El Mercurio, lunes 8 de mayo de 2006.
Opinión

Con los ojos abiertos

Lucas Sierra I..

Eutanasia. Sonora y bella palabra. Tiene la resonancia helada y rotunda de Tánatos, evocadora de esa guadaña inexorable y cruel. Pero el prefijo algo la atempera, como si compensara la certeza de lo total y definitivo que envuelve la muerte, con la posibilidad de que ésta sea “buena”.

¿Qué muerte es buena? Esta pregunta puede tener múltiples respuestas, pero parece haber un mínimo común denominador: mejor es la muerte mientras menos dolor la antecede. Y yo agregaría: mejor es la muerte de quien puede enfrentarla con la autonomía con la que ha intentado conducir su vida. Una vida plena, moralmente plena, es una cuyo guión se intenta escribir hasta el final. Esto interroga por los límites de la comunidad política. ¿Cuánta autonomía debe el Estado reconocer a la persona que sabe estar viviendo sus últimos días? ¿Cuánta a sus cercanos? ¿Cómo debe ponderarse el interés de éstos y el de aquélla, si difieren?

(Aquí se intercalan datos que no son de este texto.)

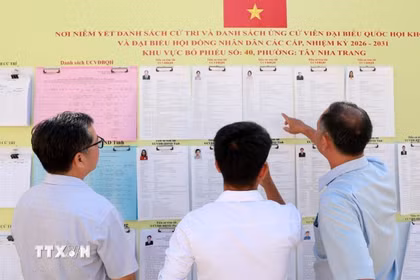 Cử tri khu phố Võ Cang, phường Tây Nha Trang (Khánh Hòa) xem danh sách cử tri niêm yết tại khu vực bỏ phiếu bầu cử. (Ảnh: Xuân Triệu/TTXVN)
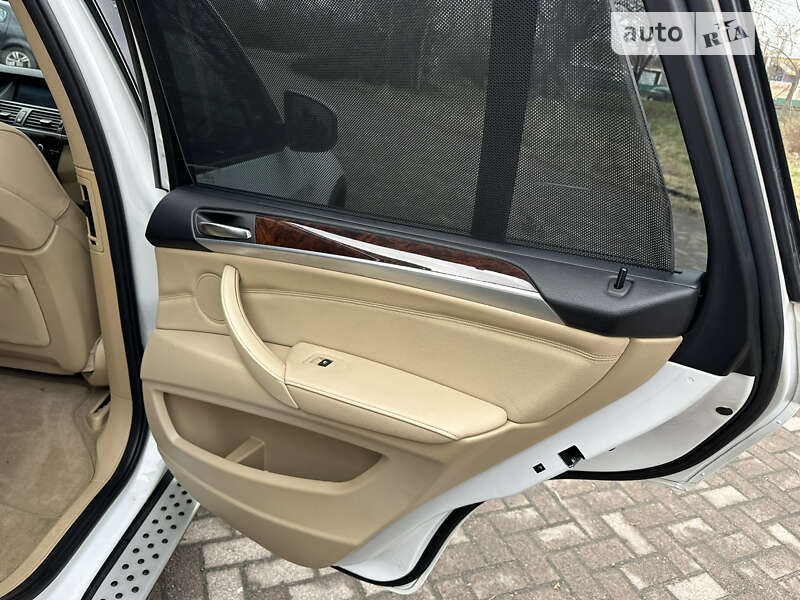 Позашляховик / Кросовер BMW X5 2012 в Рівному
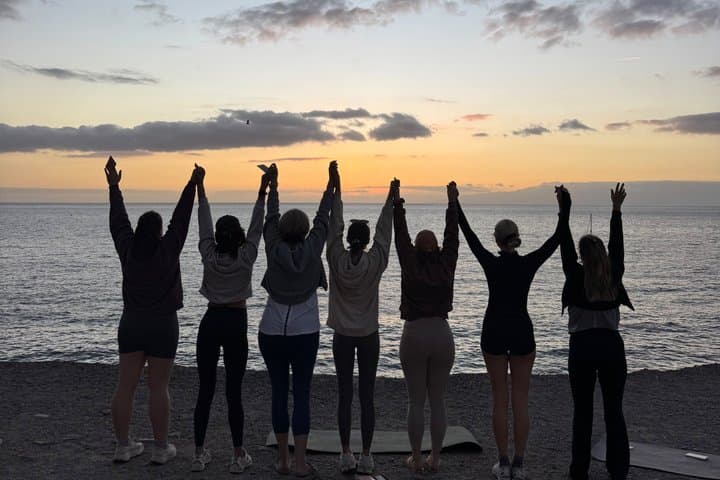 Yoga al atardecer junto al océano en Tenerife - 4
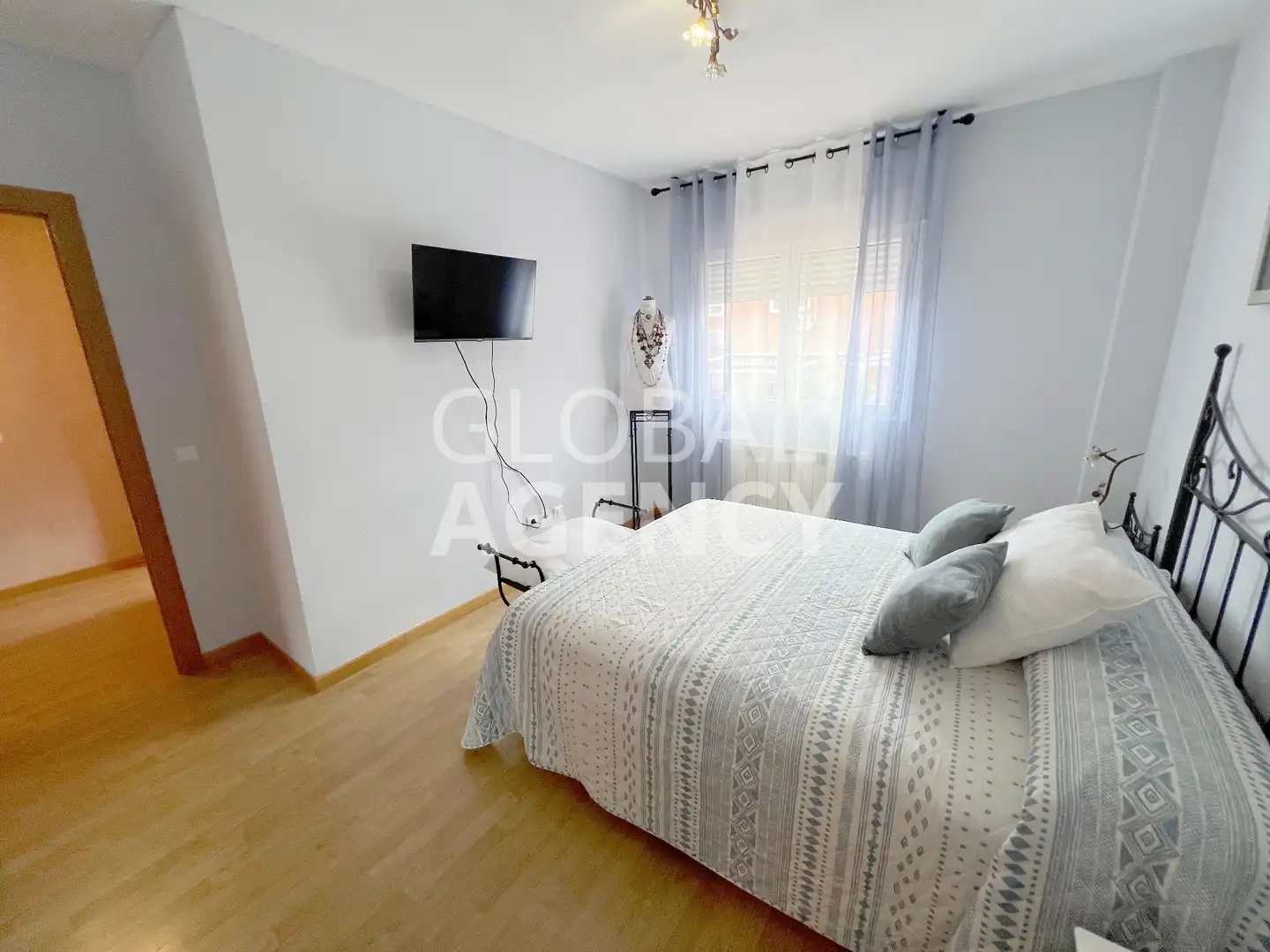 Habitación de Casa adosada en venta en Torrejón del Rey con Calefacción, Jardín privado y Horno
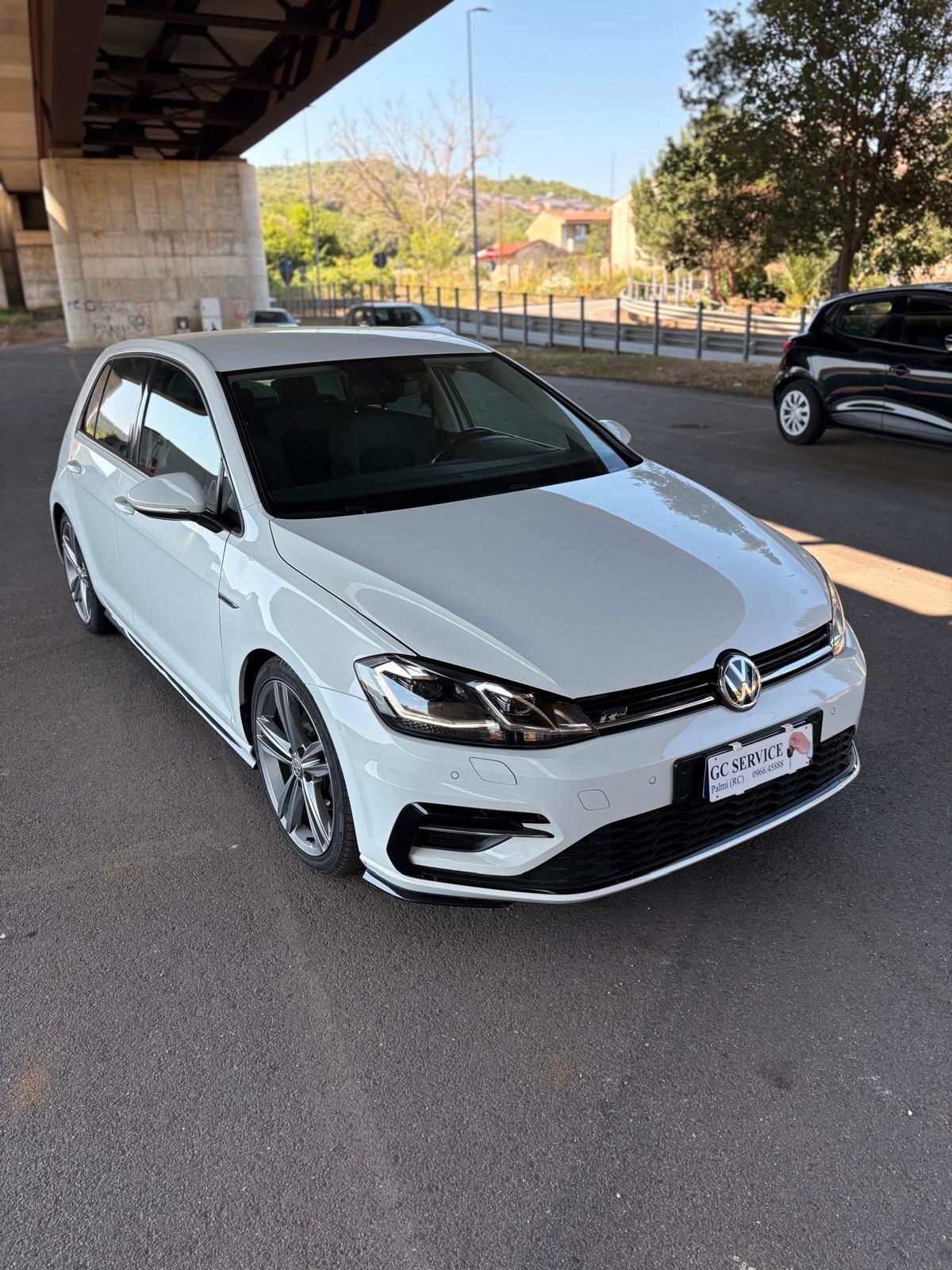 Volkswagen Golf 1.6 TDI 115 CV 5p R line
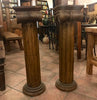Columnas de madera bajas.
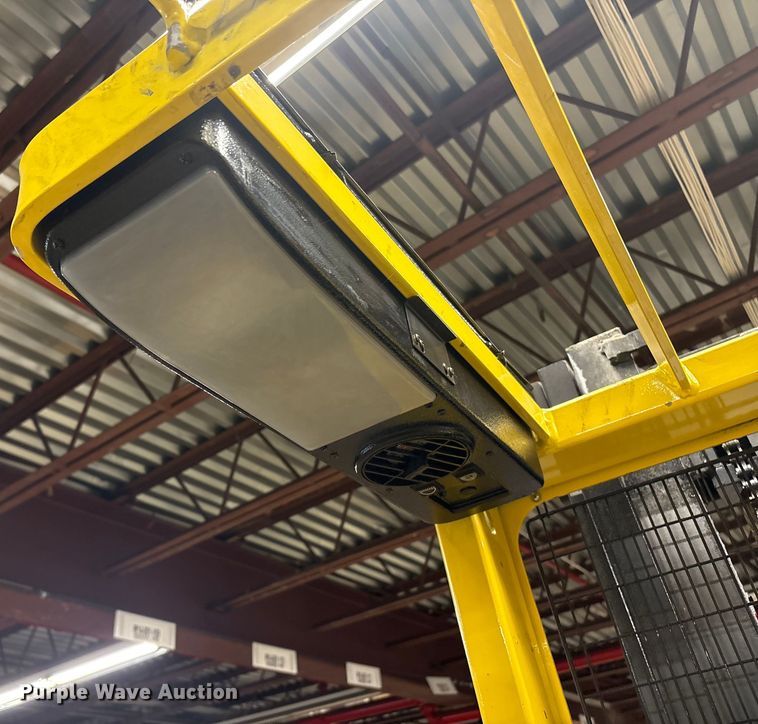 image for item ET8533 2018 Hyster R30XM3 order picker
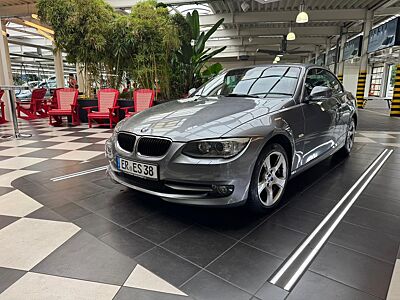 BMW 320i Cabrio TÜV & Service Neu! 8 Fach bereift.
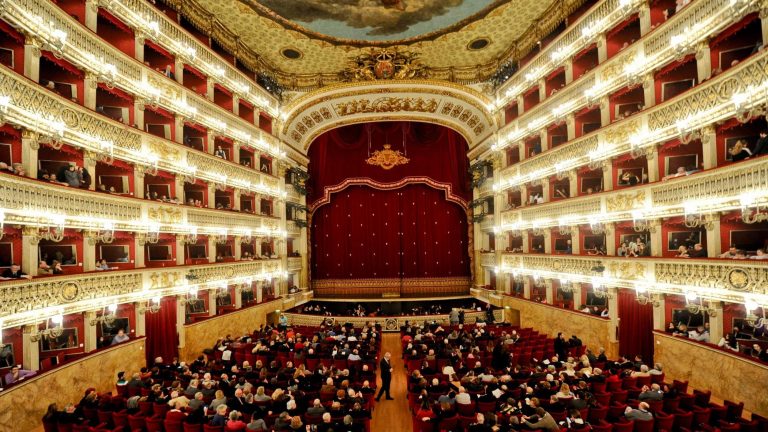 Teatro San Carlo, Manfredi convoca il Cdi: “Non c’è urgenza, riunione il 26” Teatro San Carlo, Manfredi convoca il Cdi: “Non c’è urgenza, riunione il 26”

En 2001, cuando la Presidenta era ministra de Salud, el gobierno envió un proyecto de ley sobre “los derechos y deberes de las personas en salud”. Algunas de sus disposiciones tocaban esas preguntas. Reconocía el derecho a no someterse a procedimientos “invasivos”, a menos que esta negativa significara la muerte. Pero aun en este caso, la voluntad del paciente debía respetarse, cumpliéndose tres condiciones: estado terminal, tratamiento sólo capaz de prolongar la agonía, y certificación de todo esto por dos médicos.

Como se ve, el proyecto era aquí modesto, pues hacía un reconocimiento mínimo de la autonomía de quien percibe ya los ojos de la muerte sobre sí: evitar el “encarnizamiento terapéutico”. Ni hablar de otros reconocimientos más intensos, como el suicidio asistido o la eutanasia voluntaria.

Así y todo, luego de cierto escándalo moral en algunos diputados, la Cámara aprobó un reconocimiento aún más modesto: sólo podía rechazarse el tratamiento que prolongara artificialmente la vida de un modo “irracional o desproporcionado”. En la práctica, esto trasladaba la decisión del paciente a los médicos. Después, el proyecto se archivó, pero el Gobierno ha manifestado la voluntad de reflotar la discusión.

Si lo hace, será una prueba de nuestra sofisticación moral y de la conciencia que tenemos de los límites del Estado. La decisión sobre la muerte debería ser, primero, del paciente y, segundo, de sus cercanos. El Estado sólo debería cuidar que sea informada por la medicina y esté libre de fraude.

Los ciudadanos serían entonces más libres para intentar el esfuerzo que Marguerite Yourcenar pone en boca del moribundo Adriano: “Tratemos de entrar en la muerte con los ojos abiertos.”